Restate all entries word for word, minus pictures.
=== Information ===
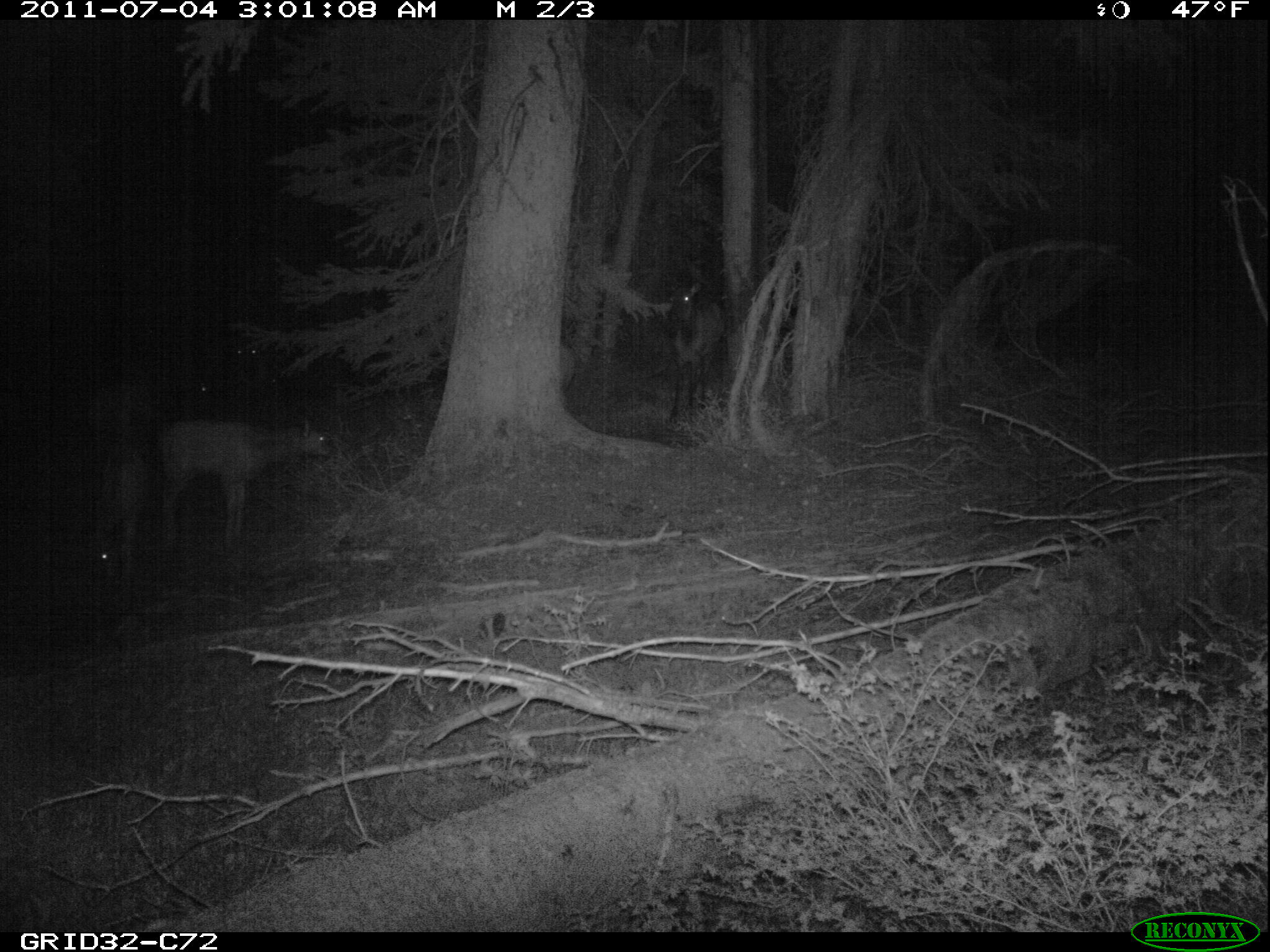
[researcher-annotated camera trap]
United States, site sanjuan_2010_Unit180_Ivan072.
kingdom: Animalia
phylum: Chordata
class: Mammalia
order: Artiodactyla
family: Cervidae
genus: Cervus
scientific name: Cervus elaphus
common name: red deer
Cervus elaphus (red deer).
===
## [Completed exercise]
[researcher-annotated camera trap]
United States, site sanjuan_2010_Unit180_Ivan072.
kingdom: Animalia
phylum: Chordata
class: Mammalia
order: Artiodactyla
family: Cervidae
genus: Cervus
scientific name: Cervus elaphus
common name: red deer
Cervus elaphus (red deer).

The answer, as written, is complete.